**Exercise**
In the records below, copy out every line from the one containing "Which item is nearest to [206,35] among" to the one containing "Answer: [331,379] →", inclusive, without changing anything.

**Rows**

════

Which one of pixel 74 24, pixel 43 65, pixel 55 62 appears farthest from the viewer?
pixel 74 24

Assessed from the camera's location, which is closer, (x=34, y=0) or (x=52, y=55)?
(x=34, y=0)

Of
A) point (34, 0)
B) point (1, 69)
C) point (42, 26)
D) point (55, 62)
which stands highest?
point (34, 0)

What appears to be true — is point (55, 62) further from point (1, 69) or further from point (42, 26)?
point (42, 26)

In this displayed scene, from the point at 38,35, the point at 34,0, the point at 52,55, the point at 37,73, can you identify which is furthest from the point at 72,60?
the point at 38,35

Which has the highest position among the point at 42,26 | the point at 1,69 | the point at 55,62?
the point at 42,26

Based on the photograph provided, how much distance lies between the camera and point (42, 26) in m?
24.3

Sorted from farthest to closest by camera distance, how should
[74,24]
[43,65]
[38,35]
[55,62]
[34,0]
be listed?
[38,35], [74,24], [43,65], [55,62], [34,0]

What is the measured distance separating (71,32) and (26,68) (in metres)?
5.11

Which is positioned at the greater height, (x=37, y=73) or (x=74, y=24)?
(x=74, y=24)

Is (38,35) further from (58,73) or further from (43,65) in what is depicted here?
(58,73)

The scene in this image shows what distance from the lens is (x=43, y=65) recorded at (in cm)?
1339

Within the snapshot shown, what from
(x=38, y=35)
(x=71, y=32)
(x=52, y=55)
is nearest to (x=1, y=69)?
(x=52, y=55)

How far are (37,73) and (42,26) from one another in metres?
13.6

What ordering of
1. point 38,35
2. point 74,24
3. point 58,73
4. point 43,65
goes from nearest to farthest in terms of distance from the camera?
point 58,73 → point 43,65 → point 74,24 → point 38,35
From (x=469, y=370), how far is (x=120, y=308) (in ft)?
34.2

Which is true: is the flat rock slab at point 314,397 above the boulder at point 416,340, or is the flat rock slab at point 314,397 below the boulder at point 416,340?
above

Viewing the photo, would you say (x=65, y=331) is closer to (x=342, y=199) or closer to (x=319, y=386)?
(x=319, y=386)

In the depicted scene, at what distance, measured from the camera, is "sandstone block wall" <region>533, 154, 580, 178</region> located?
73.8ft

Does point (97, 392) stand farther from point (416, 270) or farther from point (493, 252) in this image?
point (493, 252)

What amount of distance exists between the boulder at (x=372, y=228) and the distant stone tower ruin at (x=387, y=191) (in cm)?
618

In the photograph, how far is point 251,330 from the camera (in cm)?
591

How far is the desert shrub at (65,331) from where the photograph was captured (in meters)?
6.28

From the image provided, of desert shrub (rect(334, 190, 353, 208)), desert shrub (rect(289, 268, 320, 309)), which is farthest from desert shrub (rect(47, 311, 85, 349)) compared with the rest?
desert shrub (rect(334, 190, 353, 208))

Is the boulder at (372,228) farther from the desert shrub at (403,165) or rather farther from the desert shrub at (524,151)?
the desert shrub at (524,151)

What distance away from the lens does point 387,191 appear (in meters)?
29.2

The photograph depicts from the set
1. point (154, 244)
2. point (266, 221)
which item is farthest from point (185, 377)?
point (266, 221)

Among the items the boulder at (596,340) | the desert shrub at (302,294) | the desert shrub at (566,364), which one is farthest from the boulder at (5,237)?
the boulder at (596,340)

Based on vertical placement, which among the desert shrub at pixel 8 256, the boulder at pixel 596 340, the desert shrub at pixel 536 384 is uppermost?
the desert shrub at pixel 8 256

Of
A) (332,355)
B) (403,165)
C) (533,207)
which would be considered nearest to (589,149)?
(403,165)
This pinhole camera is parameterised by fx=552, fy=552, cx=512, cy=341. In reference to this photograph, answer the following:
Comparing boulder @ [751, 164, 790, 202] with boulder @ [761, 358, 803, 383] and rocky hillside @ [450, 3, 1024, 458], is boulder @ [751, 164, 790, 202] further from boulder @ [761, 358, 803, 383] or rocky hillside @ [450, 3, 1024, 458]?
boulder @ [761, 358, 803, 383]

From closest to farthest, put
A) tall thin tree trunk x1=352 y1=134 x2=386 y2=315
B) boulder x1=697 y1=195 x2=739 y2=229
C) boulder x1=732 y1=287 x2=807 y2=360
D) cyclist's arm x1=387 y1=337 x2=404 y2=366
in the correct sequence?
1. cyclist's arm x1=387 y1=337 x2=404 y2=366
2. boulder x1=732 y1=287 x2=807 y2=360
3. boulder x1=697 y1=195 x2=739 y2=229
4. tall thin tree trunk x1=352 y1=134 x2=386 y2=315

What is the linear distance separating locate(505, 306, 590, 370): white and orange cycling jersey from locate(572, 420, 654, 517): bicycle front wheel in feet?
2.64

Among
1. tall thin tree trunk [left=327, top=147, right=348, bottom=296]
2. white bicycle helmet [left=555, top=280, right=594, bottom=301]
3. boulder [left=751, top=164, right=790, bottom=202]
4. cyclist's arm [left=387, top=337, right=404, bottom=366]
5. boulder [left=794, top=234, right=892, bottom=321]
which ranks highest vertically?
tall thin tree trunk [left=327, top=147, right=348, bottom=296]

════

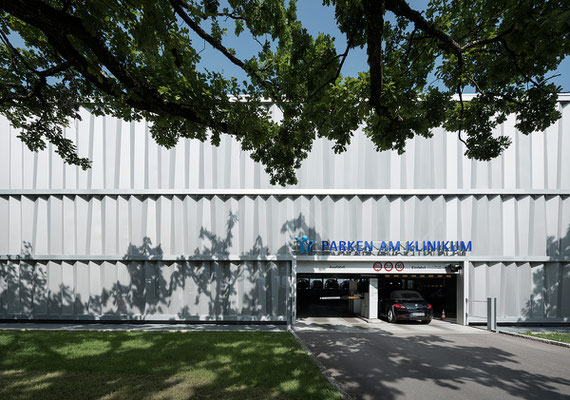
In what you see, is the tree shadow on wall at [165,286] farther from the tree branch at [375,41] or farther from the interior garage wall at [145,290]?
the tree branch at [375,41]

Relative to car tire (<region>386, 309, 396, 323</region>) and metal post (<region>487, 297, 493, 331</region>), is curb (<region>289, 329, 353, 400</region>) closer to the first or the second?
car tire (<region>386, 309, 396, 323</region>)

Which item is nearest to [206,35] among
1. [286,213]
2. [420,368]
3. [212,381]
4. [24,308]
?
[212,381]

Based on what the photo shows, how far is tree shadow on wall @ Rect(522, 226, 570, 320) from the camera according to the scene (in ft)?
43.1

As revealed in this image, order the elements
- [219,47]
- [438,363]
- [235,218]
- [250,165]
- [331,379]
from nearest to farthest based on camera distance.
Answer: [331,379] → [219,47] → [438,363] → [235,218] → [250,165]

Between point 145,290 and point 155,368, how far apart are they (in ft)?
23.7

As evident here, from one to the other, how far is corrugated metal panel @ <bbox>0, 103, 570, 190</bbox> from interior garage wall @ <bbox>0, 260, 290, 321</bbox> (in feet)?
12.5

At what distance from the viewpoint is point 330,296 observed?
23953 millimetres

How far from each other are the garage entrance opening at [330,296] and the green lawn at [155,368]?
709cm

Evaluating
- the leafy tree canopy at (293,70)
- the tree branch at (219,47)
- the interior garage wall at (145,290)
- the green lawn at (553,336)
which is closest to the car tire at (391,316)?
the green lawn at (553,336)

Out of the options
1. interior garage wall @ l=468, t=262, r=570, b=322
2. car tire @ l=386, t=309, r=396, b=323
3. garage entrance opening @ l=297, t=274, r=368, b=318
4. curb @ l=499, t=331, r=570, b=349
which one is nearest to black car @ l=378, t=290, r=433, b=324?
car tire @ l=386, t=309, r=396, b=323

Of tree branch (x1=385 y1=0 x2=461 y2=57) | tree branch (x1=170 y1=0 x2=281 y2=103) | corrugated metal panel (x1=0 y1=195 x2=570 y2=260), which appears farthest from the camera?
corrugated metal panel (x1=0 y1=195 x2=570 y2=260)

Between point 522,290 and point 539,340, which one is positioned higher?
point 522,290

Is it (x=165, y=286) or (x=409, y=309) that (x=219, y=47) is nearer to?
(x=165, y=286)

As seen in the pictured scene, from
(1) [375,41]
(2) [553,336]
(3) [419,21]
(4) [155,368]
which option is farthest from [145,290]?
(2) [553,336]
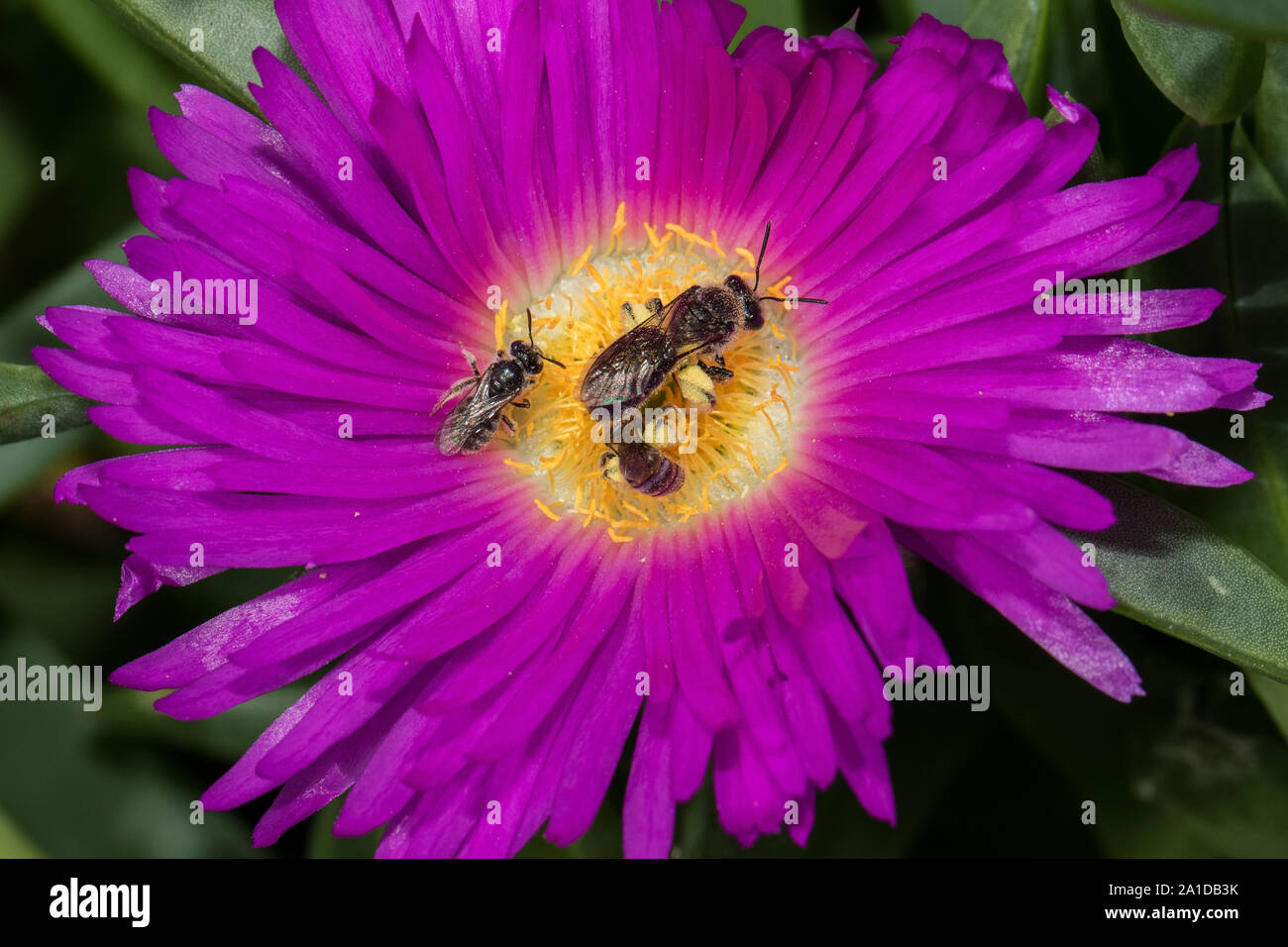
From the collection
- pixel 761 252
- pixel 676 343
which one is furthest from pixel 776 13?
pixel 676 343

════

**Finished answer**
Which item is nearest to [206,35] among
1. [286,213]
2. [420,368]
3. [212,381]
4. [24,308]
?
[212,381]

Based on what the photo shows, how far is tree shadow on wall @ Rect(522, 226, 570, 320) from the camera according to the scene (in ft)?
43.1

As revealed in this image, order the elements
- [219,47]
- [438,363]
- [235,218]
- [250,165]
- [331,379]
from nearest to farthest based on camera distance.
Answer: [331,379] → [219,47] → [438,363] → [235,218] → [250,165]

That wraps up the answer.